Opening note
A shorter, more readable version of the original archive entry, focused on the parts that remained technically useful.
What I Learned Trying to Predict Polymarket Bets
Phase 1 of the Polymarket work: build the dataset, enrich it properly, and discover that collection was harder than modeling.
I started with the most intuitive idea: predict whether a binary Polymarket market was mispriced before resolution. The real surprise was not the modeling challenge. It was how much engineering was needed before the dataset even existed.
This phase came before the 15-minute bot and before the HFT recorder. It set the rule that shaped everything afterwards: own the data path first, then decide if the research deserves more time.
If the dataset does not exist, data collection becomes the real project.
Pipeline map
A high-level view of how the first Polymarket dataset moved from public endpoints to reusable research artifacts.
Sources
The raw market universe and activity feeds.
Enrichment
What made the scraper more than a plain ETL.
Feature layer
Signals distilled for training and scoring.
Outputs
Artifacts that survived beyond phase 1.
This map stays high level on purpose: the real story in phase 1 is that collection, normalization, and reuse were already a serious system.
The hypothesis
The thesis was broader than simple price prediction. I wanted to combine:
- trade flow and price buckets from the Data API,
- CLOB structure such as spread, midpoint, and depth,
- market metadata such as duration, category, and volume,
- holder-level signals such as whale concentration, trader skill, and side lean.
That last part matters. The scraper was not only gathering trades. It also had a full optional layer for top holders, trader metrics, and market lean weighted by whale score.
The pipeline I actually built
The root project is much more than a one-off script. It has a proper package structure, central config, bundle generators, and several outputs designed for later analysis.
The core scrape flow looked like this:
- Use Gamma API to scan events.
- Pull trades from the Data API.
- Optionally pull CLOB book and midpoint features.
- Optionally run top holders analysis with trader-metrics caching.
- Merge everything into market-level outputs for training or live-style scoring.
The main outputs were not just one CSV. The project writes features.csv, status.csv, raw_trades.csv, top_holders.csv, and trader_metrics.csv, which makes the work feel much closer to a research pipeline than to a notebook.
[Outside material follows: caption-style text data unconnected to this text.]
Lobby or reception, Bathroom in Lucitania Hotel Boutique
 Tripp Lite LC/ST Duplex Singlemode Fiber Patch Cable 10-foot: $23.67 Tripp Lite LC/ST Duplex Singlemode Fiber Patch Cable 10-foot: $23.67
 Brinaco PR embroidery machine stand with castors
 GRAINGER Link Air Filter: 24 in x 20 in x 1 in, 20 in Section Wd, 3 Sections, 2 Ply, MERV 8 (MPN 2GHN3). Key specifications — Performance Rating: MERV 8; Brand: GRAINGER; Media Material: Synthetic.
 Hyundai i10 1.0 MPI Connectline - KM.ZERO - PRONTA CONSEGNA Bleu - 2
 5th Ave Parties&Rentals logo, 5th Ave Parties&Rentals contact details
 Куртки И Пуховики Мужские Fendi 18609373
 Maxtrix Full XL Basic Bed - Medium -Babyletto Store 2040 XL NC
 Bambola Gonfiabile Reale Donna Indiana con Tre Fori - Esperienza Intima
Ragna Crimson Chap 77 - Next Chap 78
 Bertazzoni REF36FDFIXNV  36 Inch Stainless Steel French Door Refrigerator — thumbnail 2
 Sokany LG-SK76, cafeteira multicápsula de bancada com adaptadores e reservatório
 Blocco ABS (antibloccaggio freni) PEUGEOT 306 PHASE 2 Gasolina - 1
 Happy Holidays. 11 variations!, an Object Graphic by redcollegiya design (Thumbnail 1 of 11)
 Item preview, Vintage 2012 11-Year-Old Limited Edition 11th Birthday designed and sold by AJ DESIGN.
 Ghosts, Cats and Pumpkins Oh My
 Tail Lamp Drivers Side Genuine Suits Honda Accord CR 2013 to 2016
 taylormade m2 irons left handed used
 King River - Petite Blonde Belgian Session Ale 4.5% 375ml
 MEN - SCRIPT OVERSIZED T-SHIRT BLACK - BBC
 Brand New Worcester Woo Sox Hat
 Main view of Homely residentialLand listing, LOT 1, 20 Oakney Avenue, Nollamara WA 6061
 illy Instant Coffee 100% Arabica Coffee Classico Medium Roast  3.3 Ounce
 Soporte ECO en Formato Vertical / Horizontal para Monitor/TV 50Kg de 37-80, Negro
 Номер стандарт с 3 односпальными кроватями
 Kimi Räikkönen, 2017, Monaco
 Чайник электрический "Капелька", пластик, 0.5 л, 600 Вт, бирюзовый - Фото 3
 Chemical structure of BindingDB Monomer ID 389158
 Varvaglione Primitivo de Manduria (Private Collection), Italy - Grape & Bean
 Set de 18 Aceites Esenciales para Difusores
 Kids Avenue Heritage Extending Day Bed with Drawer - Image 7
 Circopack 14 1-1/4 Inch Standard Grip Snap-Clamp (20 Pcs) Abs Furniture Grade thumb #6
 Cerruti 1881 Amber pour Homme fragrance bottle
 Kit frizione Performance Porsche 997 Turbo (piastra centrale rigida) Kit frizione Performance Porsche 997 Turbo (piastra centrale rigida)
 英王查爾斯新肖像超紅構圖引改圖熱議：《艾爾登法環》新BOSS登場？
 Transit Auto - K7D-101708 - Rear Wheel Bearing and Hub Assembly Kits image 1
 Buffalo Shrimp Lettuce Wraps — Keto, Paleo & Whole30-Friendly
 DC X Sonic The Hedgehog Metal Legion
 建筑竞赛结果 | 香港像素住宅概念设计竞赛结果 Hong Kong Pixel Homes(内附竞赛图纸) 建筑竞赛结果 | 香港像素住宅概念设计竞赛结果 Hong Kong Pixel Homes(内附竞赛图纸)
What made the scraper richer than a plain ETL
This first phase already contained signals that later justified the whole portfolio story.
execution_modesupportedTRAININGandLIVE.min_volume_usdandinitial_offsetcontrolled scope from the config layer instead of being hardcoded.top_holders_limitwent up to the API cap of 20 holders.- Trader metrics were cached for 5 days so the pipeline did not waste calls recomputing wallet histories.
- Whale influence was summarized into
whale_score, then reused to computelean_yes_pctandlean_no_pct.
That means the project was not just "download trades and train a model." It was already trying to express market structure, participant quality, and operational robustness.
Where the real cost appeared
The blocker was not feature engineering. It was the cost of collecting enough history to trust the research.
| What looked easy on paper | What it meant in practice |
|---|---|
| "Get historical markets" | No public bulk dump, so each event meant several API calls across Gamma, Data API, and CLOB |
| "Scale the dataset" | min_volume_usd, pagination offsets, and wide feature tables limited practical throughput |
| "Keep the scraper stable" | 429 responses, retries, backoff, and resume logic shaped runtime as much as the model did |
| "Use holder analytics too" | Wallet histories, top-holder reports, and cached trader metrics made the data richer but even more expensive to build |
A few thousand events could already mean hours of work. Tens of thousands of clean examples meant many long runs, more storage, and much more operational babysitting than I wanted for a first research front.
Why I paused this front
The pause was not a verdict on prediction markets as a topic. It was a scope decision.
- Long-horizon markets resolve slowly, so the learning loop is slow.
- Coverage had to be broad enough to avoid training on a thin or biased slice.
- The richer I made the dataset, the more collection became the bottleneck.
Technically, the phase was successful. Strategically, it was too expensive relative to the feedback it was giving me.
What carried forward
This phase still paid off because it clarified what the next phases should look like.
- It pushed me toward 15-Minute Trading on Polymarket, where the loop was much faster.
- It made the case for HFT on Polymarket: Model, Rust, and the 98% Lie, where recording my own data became practical.
- It reinforced the realism mindset that later became How a Real Backtest Works.
It also left behind bundle tooling and a clean module layout, which mattered later when the project had to become portable and server-friendly.
Takeaway
Prediction on Polymarket was technically viable, but the first serious obstacle was not the model. It was building a trustworthy dataset rich enough to deserve one.
That lesson shaped the rest of the journey: shorter horizons, tighter loops, and a much clearer respect for the difference between a good idea and a sustainable data problem.